Le contrôleur de gestion et le chef de projet

by Christian on 20 janvier, 2013

retroLe credo du contrôle de gestion est que l’on ne peut piloter et gérer que ce qui est mesurable et mesuré. Dans les activités opérationnelles récurrentes d’une organisation industrielle, le contrôle de gestion va s’attacher à identifier les bons indicateurs puis à récolter régulièrement les données nécessaires à leur calcul.

De fait, le contrôle de gestion arrive toujours après coup : quand il a fait tout le travail d’acquisition des données puis qu’il a fait tourner son modèle, il voit apparaître une situation qui est passée, qui n’existe plus.

Dans les opérations régulières, cela a tout son sens car ce qui s’est passé hier a de fortes chances de se reproduire, mais dès que l’on est en mode projet les choses se compliquent.

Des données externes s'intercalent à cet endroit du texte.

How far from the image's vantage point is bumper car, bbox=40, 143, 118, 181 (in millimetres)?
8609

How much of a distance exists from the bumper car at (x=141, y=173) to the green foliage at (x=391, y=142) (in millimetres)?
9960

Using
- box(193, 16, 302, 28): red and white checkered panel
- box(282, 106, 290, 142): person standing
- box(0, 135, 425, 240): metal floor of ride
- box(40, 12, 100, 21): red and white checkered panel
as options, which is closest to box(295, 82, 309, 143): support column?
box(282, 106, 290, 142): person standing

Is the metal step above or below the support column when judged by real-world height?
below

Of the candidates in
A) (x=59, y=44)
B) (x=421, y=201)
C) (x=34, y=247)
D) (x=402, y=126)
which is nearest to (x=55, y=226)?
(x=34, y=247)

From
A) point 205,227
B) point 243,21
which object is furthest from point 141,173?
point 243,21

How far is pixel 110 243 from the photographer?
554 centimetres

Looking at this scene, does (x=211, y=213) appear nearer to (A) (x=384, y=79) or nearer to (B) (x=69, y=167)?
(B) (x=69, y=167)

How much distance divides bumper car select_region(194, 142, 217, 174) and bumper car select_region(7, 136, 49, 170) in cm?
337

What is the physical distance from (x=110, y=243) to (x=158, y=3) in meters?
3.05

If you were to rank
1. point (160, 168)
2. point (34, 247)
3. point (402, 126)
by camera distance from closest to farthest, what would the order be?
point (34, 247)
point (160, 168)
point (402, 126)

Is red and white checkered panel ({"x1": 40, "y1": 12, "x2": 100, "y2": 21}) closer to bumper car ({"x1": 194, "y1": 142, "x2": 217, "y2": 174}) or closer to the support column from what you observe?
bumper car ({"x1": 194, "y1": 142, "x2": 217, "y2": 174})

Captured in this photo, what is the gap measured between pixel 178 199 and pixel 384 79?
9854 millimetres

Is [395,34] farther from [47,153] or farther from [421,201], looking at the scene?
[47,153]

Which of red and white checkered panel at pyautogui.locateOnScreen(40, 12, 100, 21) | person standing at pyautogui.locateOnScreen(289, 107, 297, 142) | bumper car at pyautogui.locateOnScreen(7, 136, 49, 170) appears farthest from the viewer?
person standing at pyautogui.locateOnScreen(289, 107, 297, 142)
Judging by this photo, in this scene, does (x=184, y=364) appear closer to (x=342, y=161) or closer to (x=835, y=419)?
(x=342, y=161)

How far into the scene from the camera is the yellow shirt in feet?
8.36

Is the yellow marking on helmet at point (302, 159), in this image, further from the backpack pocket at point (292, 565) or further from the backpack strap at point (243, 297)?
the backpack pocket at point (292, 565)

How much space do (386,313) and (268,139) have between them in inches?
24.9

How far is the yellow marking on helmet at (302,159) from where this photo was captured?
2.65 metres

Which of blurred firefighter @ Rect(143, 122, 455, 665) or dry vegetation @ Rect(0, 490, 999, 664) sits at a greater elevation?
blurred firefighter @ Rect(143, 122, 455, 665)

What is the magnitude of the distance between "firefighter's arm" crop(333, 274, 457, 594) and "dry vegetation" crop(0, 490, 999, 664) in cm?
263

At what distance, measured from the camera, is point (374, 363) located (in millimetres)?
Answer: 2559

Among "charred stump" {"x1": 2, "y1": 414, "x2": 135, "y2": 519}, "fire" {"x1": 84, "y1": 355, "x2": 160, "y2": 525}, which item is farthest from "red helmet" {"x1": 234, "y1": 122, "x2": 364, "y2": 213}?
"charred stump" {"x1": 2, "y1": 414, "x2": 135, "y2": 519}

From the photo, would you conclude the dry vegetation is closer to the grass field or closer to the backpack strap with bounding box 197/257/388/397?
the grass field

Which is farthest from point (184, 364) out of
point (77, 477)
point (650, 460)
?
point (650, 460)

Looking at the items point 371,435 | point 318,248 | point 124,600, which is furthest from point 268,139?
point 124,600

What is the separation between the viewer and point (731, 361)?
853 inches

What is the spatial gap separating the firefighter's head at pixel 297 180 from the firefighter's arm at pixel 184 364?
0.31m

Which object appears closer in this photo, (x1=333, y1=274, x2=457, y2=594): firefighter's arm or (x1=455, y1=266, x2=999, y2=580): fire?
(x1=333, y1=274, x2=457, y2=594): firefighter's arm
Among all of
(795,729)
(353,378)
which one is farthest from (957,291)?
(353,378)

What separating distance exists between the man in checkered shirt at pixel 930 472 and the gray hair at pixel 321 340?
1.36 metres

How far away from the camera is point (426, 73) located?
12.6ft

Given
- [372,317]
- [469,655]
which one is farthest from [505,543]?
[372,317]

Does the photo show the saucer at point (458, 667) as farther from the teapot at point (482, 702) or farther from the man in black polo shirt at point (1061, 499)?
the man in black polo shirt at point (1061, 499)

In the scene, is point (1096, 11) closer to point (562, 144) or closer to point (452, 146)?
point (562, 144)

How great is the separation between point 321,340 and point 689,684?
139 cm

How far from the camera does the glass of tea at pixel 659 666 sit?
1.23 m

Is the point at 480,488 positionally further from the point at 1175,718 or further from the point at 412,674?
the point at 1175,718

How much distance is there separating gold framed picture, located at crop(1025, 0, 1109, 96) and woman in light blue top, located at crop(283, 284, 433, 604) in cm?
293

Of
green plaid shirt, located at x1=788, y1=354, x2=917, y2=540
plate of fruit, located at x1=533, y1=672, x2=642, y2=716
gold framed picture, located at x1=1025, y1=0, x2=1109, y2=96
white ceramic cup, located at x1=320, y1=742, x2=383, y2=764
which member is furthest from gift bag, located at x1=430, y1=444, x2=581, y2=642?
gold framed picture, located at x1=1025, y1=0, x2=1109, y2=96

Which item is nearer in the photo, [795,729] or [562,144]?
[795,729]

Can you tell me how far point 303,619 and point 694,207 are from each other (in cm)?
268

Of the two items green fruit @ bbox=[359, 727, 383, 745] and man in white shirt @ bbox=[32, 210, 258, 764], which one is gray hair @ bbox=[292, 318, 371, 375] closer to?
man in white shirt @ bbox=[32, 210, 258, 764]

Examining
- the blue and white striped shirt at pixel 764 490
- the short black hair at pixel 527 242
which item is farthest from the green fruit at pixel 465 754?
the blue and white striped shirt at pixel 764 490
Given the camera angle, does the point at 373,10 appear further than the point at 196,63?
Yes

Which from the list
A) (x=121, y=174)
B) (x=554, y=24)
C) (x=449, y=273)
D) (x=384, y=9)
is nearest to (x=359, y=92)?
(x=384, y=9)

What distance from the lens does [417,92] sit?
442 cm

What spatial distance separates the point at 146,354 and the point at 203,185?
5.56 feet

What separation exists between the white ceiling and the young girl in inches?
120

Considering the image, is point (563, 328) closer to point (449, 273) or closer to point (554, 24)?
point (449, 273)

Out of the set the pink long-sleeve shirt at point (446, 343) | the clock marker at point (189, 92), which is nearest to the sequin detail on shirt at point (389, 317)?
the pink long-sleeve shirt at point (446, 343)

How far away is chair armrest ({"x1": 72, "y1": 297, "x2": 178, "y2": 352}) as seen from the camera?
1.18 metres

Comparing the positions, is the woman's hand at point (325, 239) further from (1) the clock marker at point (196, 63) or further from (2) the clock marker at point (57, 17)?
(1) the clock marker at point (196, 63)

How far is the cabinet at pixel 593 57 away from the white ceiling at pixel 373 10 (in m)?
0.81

Le projet se distingue des opérations précisément par sa dimension anticipatrice, il est tout orienté vers le futur, vers ce qui va se passer, là où le contrôle de gestion des opérations courantes est orienté vers ce qui s’est passé.

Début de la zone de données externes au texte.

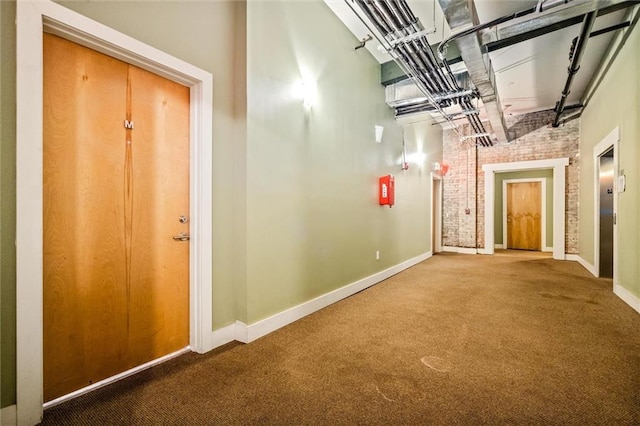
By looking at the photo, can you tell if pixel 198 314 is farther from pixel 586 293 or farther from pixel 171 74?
pixel 586 293

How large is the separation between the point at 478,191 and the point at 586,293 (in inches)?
178

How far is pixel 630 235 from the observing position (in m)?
3.38

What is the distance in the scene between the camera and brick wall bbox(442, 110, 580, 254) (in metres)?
6.96

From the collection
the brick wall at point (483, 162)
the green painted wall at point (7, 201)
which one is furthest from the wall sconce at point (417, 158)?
the green painted wall at point (7, 201)

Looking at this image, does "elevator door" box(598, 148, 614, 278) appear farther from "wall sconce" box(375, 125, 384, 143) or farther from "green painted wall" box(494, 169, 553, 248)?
"green painted wall" box(494, 169, 553, 248)

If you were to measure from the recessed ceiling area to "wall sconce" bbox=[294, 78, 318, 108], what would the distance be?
80 centimetres

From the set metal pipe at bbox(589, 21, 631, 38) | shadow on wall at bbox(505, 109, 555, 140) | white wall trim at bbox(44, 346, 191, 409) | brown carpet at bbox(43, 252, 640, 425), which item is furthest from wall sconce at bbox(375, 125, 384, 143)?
shadow on wall at bbox(505, 109, 555, 140)

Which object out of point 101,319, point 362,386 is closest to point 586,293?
point 362,386

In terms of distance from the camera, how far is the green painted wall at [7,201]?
1.42 meters

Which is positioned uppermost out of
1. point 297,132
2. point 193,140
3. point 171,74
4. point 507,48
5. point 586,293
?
point 507,48

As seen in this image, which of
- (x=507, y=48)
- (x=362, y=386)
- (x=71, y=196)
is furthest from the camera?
(x=507, y=48)

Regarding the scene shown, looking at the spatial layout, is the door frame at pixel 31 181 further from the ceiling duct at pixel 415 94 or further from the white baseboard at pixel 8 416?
the ceiling duct at pixel 415 94

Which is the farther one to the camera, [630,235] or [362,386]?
[630,235]

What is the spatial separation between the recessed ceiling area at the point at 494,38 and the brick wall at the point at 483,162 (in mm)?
1457
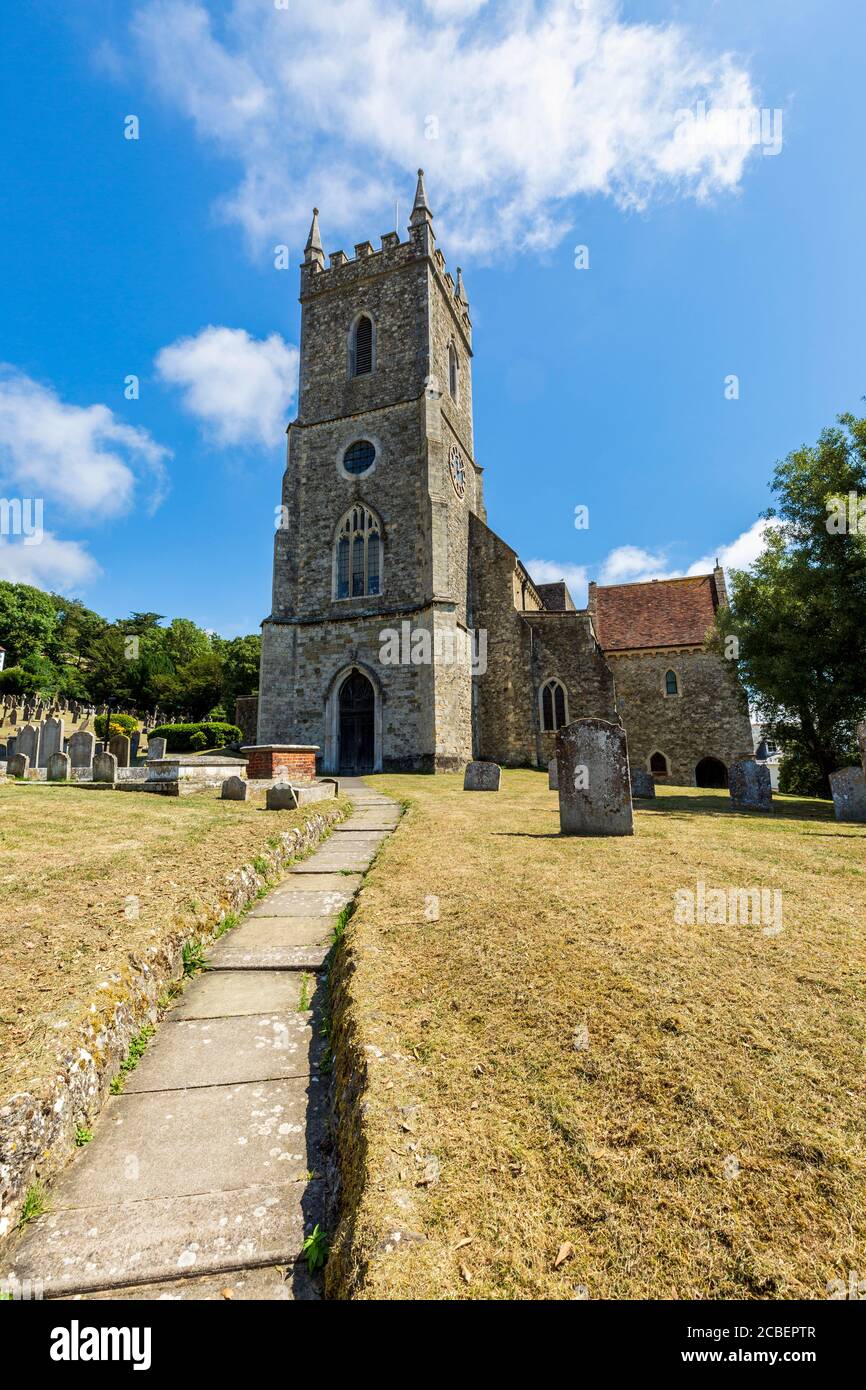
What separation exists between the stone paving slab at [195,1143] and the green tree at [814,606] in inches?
618

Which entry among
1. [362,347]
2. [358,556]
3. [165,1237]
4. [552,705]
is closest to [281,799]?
[165,1237]

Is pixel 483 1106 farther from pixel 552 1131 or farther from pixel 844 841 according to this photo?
pixel 844 841

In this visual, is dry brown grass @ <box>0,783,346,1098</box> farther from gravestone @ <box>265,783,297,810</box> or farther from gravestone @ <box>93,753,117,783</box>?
gravestone @ <box>93,753,117,783</box>

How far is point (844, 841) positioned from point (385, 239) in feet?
86.2

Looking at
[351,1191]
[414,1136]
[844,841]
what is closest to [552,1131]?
[414,1136]

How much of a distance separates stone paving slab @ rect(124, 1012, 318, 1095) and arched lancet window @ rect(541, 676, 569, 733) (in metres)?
20.3

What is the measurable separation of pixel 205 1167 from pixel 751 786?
1369 cm

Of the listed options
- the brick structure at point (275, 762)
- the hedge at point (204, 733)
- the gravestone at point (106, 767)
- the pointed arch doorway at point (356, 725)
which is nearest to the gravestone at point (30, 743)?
the gravestone at point (106, 767)

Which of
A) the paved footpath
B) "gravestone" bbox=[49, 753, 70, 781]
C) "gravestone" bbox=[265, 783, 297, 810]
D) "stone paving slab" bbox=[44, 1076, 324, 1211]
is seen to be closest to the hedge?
"gravestone" bbox=[49, 753, 70, 781]

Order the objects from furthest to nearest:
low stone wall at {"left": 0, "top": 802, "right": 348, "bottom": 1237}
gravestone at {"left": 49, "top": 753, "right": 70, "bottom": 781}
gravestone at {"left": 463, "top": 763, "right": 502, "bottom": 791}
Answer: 1. gravestone at {"left": 49, "top": 753, "right": 70, "bottom": 781}
2. gravestone at {"left": 463, "top": 763, "right": 502, "bottom": 791}
3. low stone wall at {"left": 0, "top": 802, "right": 348, "bottom": 1237}

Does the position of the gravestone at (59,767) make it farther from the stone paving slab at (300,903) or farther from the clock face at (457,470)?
the clock face at (457,470)

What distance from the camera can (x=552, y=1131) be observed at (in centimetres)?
212

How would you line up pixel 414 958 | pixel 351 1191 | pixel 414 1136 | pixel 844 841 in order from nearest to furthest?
1. pixel 351 1191
2. pixel 414 1136
3. pixel 414 958
4. pixel 844 841

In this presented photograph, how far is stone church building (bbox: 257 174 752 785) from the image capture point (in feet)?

Quand le chef de projet regarde devant lui, le contrôleur de gestion regarde derrière.

Mais comme par ailleurs il est inconcevable de piloter un projet sans indicateurs sans mesures et sans reporting, on voit souvent les contrôleurs de gestion apparaître dans le travail en mode projet. Leur rôle va du simple assistanat qui est là pour épauler la direction d’un projet dans ses tâches administratives et dans la collecte de données (relancer régulièrement tous les intervenants pour leur demander de penser à remplir le tableur et les fiches de suivi), jusqu’au PMO qui gère un port-folio de programmes et de projets.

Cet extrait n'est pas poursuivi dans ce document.